Posted on 18 June 2011
During the boom emerging markets took on an appeal all of their own as they became known for their self-perpetuating cycles of strong growth. Economic growth would lead to rising affluence, which would lead to increasing demand for housing, house prices would be pushed up as a result of this combined with general inflation, increasing house prices would lead to expanding developers, pushing more money back into the economy and restarting the cycle.
Now Turkey has just that cycle times 2, it has that cycle in the economy/housing market, and also in the tourism sector as well, tourism is booming, which is leading to more tourism because it leads to increasing flights, which increase tourism and thereby lead to increasing flights, and it also leads to more word-of-mouth advertising, which increases tourism and again increases word of mouth advertising.

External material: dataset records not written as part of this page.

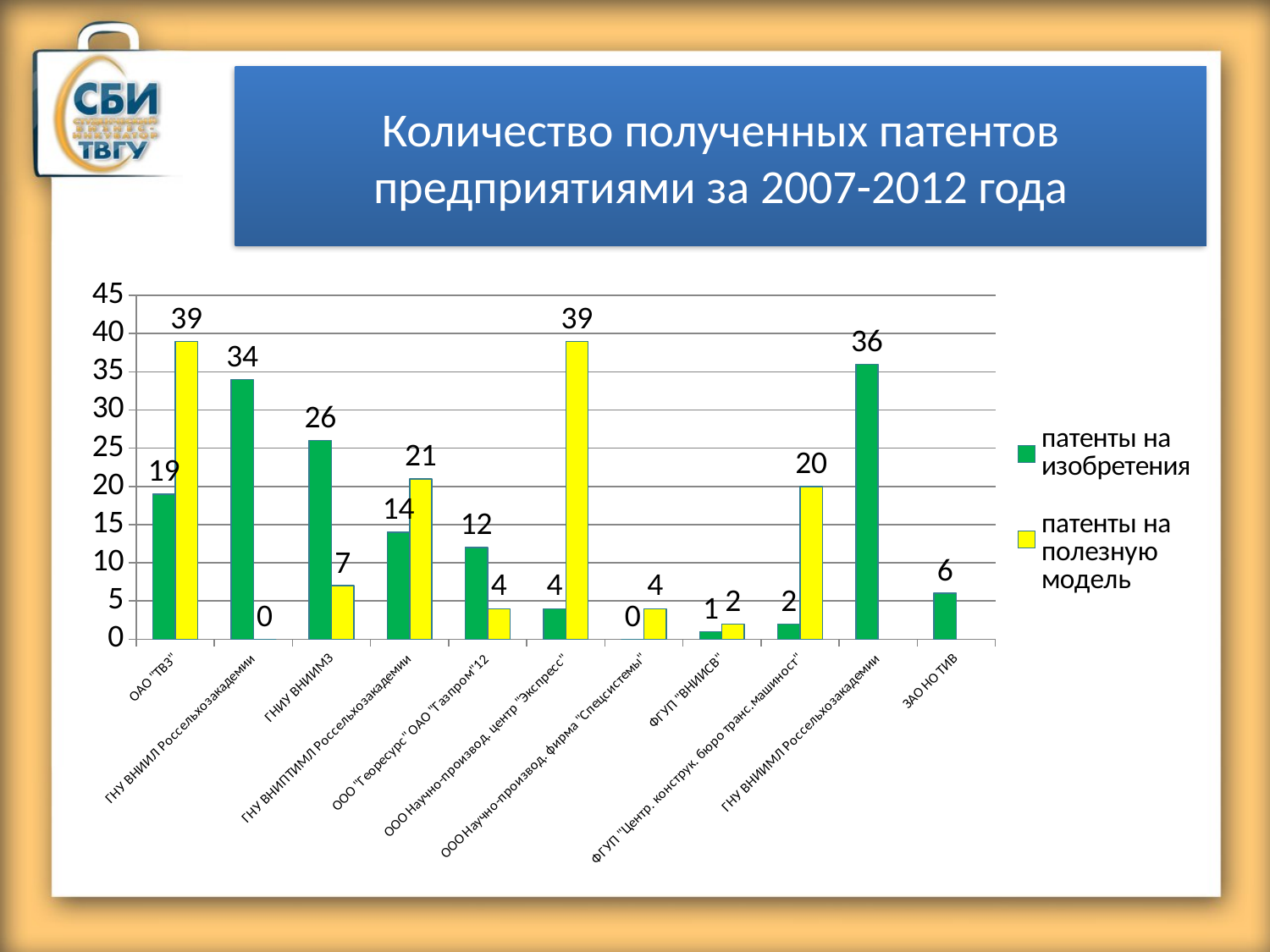
How many патенты на полезную модель does ОАО "ТВЗ" have? 39 What is the difference between патенты на полезную модель and патенты на изобретения for ООО Научно-производ. центр "Экспресс"? 35 How many патенты на изобретения does ГНИУ ВНИИМЗ have? 26 How many series does the legend list? 2 What is the total of патенты на изобретения and патенты на полезную модель for ОАО "ТВЗ"? 58 What colour represents патенты на полезную модель in the chart? yellow For ГНУ ВНИПТИМЛ Россельхозакадемии, which is larger: патенты на изобретения or патенты на полезную модель? патенты на полезную модель How many enterprises (categories) are shown on the x axis? 11 What type of chart is shown on the slide? bar chart How many патенты на полезную модель does ФГУП "Центр. конструк. бюро транс.машиност" have? 20 Which enterprise has the lowest number of патенты на изобретения? ООО Научно-производ. фирма "Спецсистемы" Which enterprise has the highest number of патенты на изобретения? ГНУ ВНИИМЛ Россельхозакадемии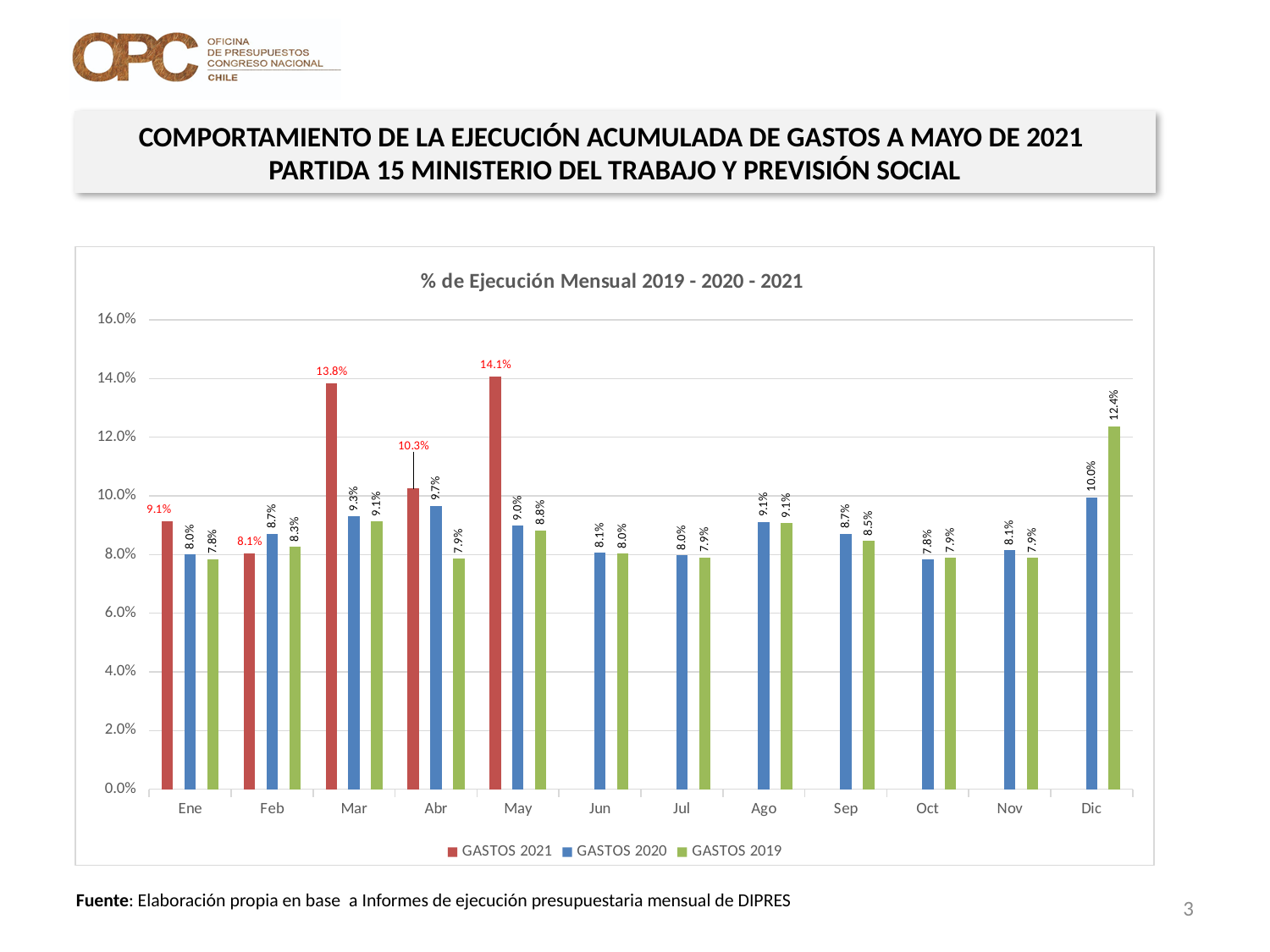
In which month is the GASTOS 2020 value lowest? Oct Is the value for GASTOS 2019 in Dic greater or less than 12.0%? greater What is the value for GASTOS 2021 in May? 14.1% What kind of chart is shown on the slide? bar chart Which is larger in Feb, GASTOS 2021 or GASTOS 2020? GASTOS 2020 What is the difference between GASTOS 2021 and GASTOS 2020 in Mar? 4.5% What is the title of the chart? % de Ejecución Mensual 2019 - 2020 - 2021 How many series does the legend list? 3 What is the value for GASTOS 2020 in Abr? 9.7% How many months are shown on the x axis? 12 In which month is the GASTOS 2021 value highest? May What is the value for GASTOS 2019 in Dic? 12.4%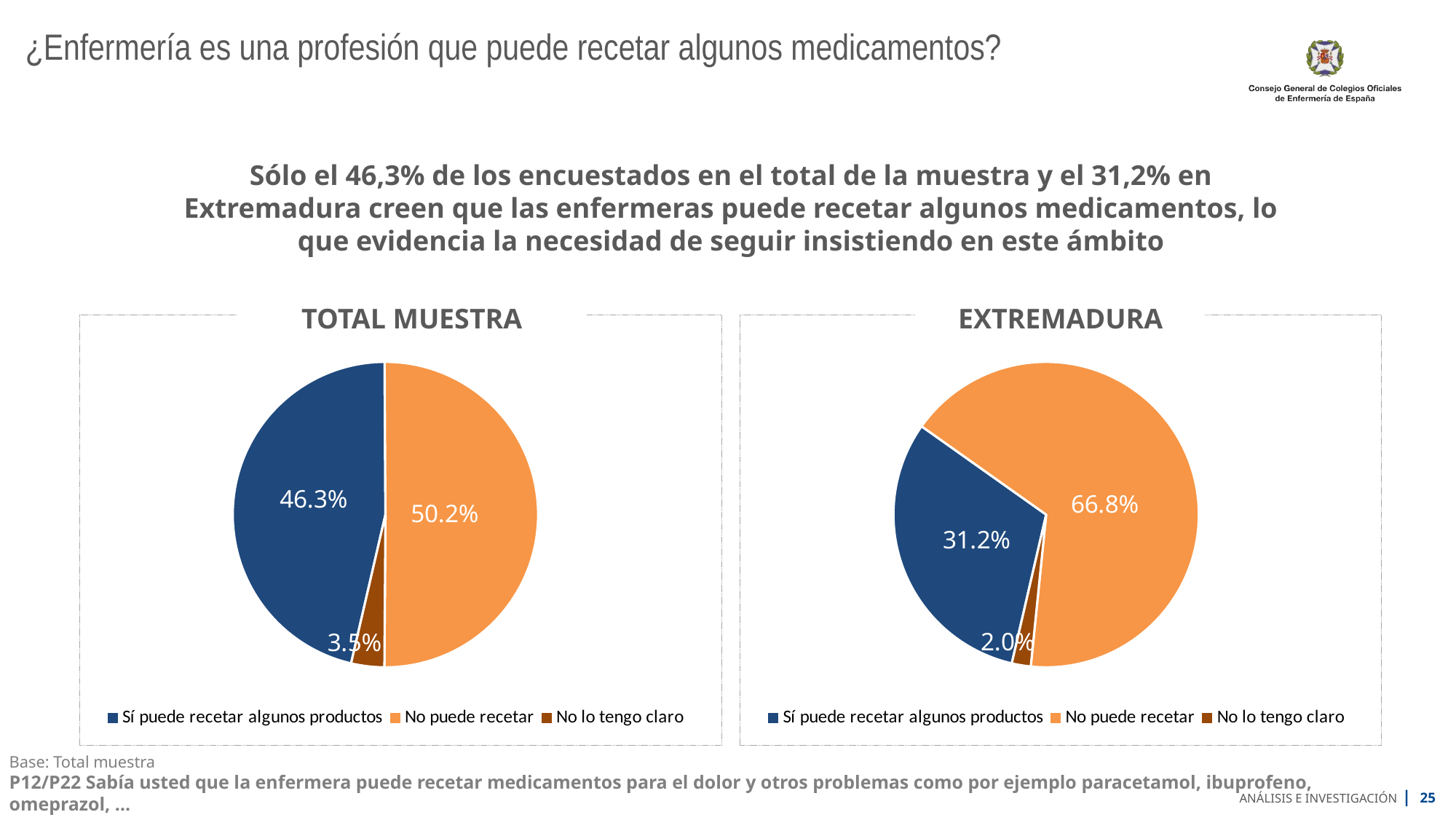
In the TOTAL MUESTRA chart, what percentage corresponds to 'Sí puede recetar algunos productos'? 46.3% What type of chart is used on this slide? Pie chart Which chart shows a larger value for 'Sí puede recetar algunos productos', TOTAL MUESTRA or EXTREMADURA? TOTAL MUESTRA In the EXTREMADURA chart, what is the difference between 'No puede recetar' and 'Sí puede recetar algunos productos'? 35.6% In the TOTAL MUESTRA chart, which category has the smallest slice? No lo tengo claro In the TOTAL MUESTRA chart, what is the difference between 'No puede recetar' and 'Sí puede recetar algunos productos'? 3.9% In the TOTAL MUESTRA chart, what colour is the 'No puede recetar' slice? Orange In the TOTAL MUESTRA chart, what percentage corresponds to 'No puede recetar'? 50.2% How many categories does the legend of the EXTREMADURA chart list? 3 In the EXTREMADURA chart, what percentage corresponds to 'No puede recetar'? 66.8% In the EXTREMADURA chart, which category has the largest slice? No puede recetar In the EXTREMADURA chart, what percentage corresponds to 'No lo tengo claro'? 2.0%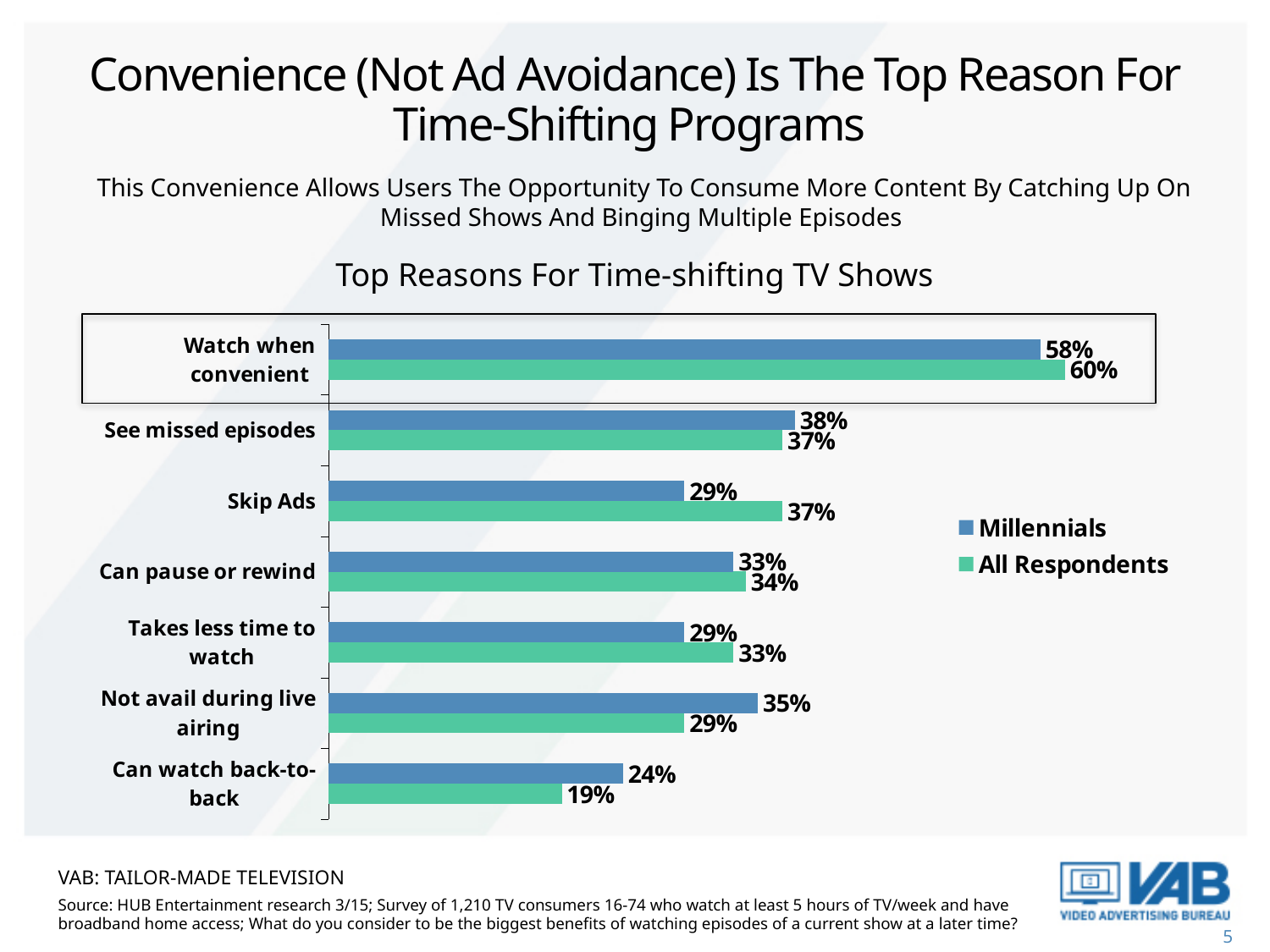
How many series does the legend list? 2 What percentage of Millennials cite "Watch when convenient" as a reason for time-shifting TV shows? 58% Which reason has the highest value among All Respondents? Watch when convenient Which series is shown in green in the chart? All Respondents What is the difference between the All Respondents and Millennials values for "Skip Ads"? 8 percentage points How many reasons (categories) are shown in the chart? 7 What type of chart is shown on the slide? Bar chart What is the Millennials value for "Can watch back-to-back"? 24% For "Not avail during live airing", which group has the larger value, Millennials or All Respondents? Millennials Which reason has the lowest value among Millennials? Can watch back-to-back What is the All Respondents value for "Skip Ads"? 37% What is the title of the chart? Top Reasons For Time-shifting TV Shows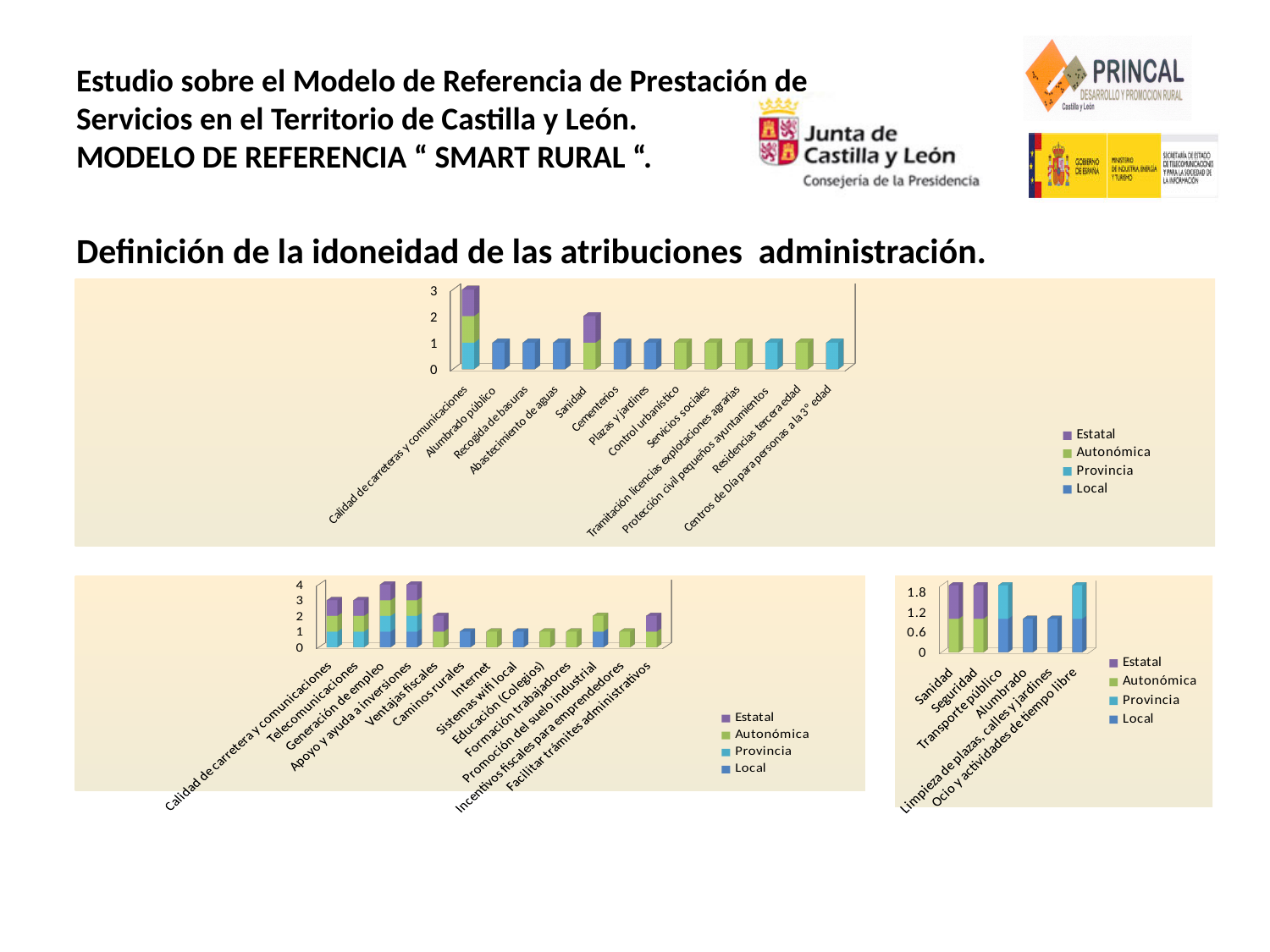
In the top chart, how many categories are shown on the x axis? 13 In the top chart, is the total for Cementerios greater or less than 2? less In the top chart, which category has the tallest stacked bar? Calidad de carreteras y comunicaciones In the top chart, is the total for Sanidad greater or less than 1? greater How many charts are on the slide? 3 In the bottom-left chart, which is larger, the total for Telecomunicaciones or the total for Internet? Telecomunicaciones In the bottom-right chart, is the total for Alumbrado greater or less than 1.8? less In the bottom-right chart, how many categories are shown on the x axis? 6 In the top chart, how many series does the legend list? 4 In the bottom-right chart, which series is listed first in the legend? Estatal What type of chart is the bottom-left chart? Stacked bar chart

This cycle in Turkey can be seen each week, with the continually positive flow of economic news. In the last few weeks we have had to record breaking months in export growth, two record-breaking months of car-sales and manufacture, and Istanbul voted one of the top 10 cities in the world for tourism growth, not to mention predictions for GDP growth of over 6% from the EU, OECD and World Bank.
The only other countries that can boast this much economic growth potential and power are in Asia. Like Turkey the places in Asia scream out to global property investors, but Turkey has one advantage. In most (if not all) of the Asian countries, the government’s are fighting runaway price growth to avoid a — what seems like inevitable — bubble, while Turkey property prices are growing at around 6% year on year according to Gyoder. I know where my money is going.